Waheed, Tawakalitu Okikiola (University medical center, Rostock )

Description

OXIDATIVE STRESS RESPONSE IN ADIPOSE-DERIVED MESENCHYMAL STEM/STROMAL CELLS

Tawakalitu Okikiola Waheed, Olga Hahn, Kaarthik Sridharan, Nina Gehm, Caroline Moerke, Kirsten Peters

Introduction: Adipose tissue-derived mesenchymal stem/stromal cells (adMSC) are shown to support wound healing due to their regenerative and immunomodulatory capacities. However, cell survival in the specific wound microenvironment might be affected by oxidative stress, so their ability to regenerate tissues may be impaired. In this study, we investigated the effects of oxidative stress induced by repeated treatment with hydrogen peroxide (H2O2, only briefly stable in medium) or the enzyme glucose oxidase (GOX, which catalyzes the long-term production of H2O2). Using this cell culture model, the short- and long-term effects of oxidative stress on cell survival, proliferation, migration, and differentiation ability were examined.

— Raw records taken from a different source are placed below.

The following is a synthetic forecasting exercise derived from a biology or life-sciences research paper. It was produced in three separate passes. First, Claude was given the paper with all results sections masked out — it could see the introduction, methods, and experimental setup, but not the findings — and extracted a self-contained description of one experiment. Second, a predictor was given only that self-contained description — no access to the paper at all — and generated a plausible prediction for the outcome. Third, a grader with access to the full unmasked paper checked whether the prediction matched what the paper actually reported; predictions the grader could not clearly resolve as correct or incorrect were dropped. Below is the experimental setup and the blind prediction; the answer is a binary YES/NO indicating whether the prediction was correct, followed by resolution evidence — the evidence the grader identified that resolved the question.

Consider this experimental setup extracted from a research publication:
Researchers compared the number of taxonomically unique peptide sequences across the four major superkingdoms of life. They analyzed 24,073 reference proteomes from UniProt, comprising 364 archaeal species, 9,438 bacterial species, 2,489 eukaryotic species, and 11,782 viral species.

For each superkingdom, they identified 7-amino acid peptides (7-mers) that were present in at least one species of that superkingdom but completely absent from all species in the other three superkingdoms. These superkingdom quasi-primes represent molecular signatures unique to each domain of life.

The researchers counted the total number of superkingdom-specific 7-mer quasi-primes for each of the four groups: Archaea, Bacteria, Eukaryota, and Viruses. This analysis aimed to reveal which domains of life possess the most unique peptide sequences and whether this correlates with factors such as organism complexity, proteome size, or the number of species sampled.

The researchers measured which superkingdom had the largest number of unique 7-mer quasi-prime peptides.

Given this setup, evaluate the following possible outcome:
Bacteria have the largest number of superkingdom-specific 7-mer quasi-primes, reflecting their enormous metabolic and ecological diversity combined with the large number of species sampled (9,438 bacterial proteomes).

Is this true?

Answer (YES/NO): NO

Methodology: adMSC were isolated from adipose tissue by a CD34-specific isolation protocol. adMSC in passage 4 were exposed to different concentrations of H2O2 or GOX and the viability, proliferation, migration (scratch assay), adipogenic, and osteogenic differentiation capacity of adMSC were examined. At the same time, the extent of oxidative stress was quantified by Amplex Red reagent (detects H2O2) and DCFDA (detects reactive oxygen species/ROS). With this approach, we aimed to relate the induced oxidative stress to the cellular response.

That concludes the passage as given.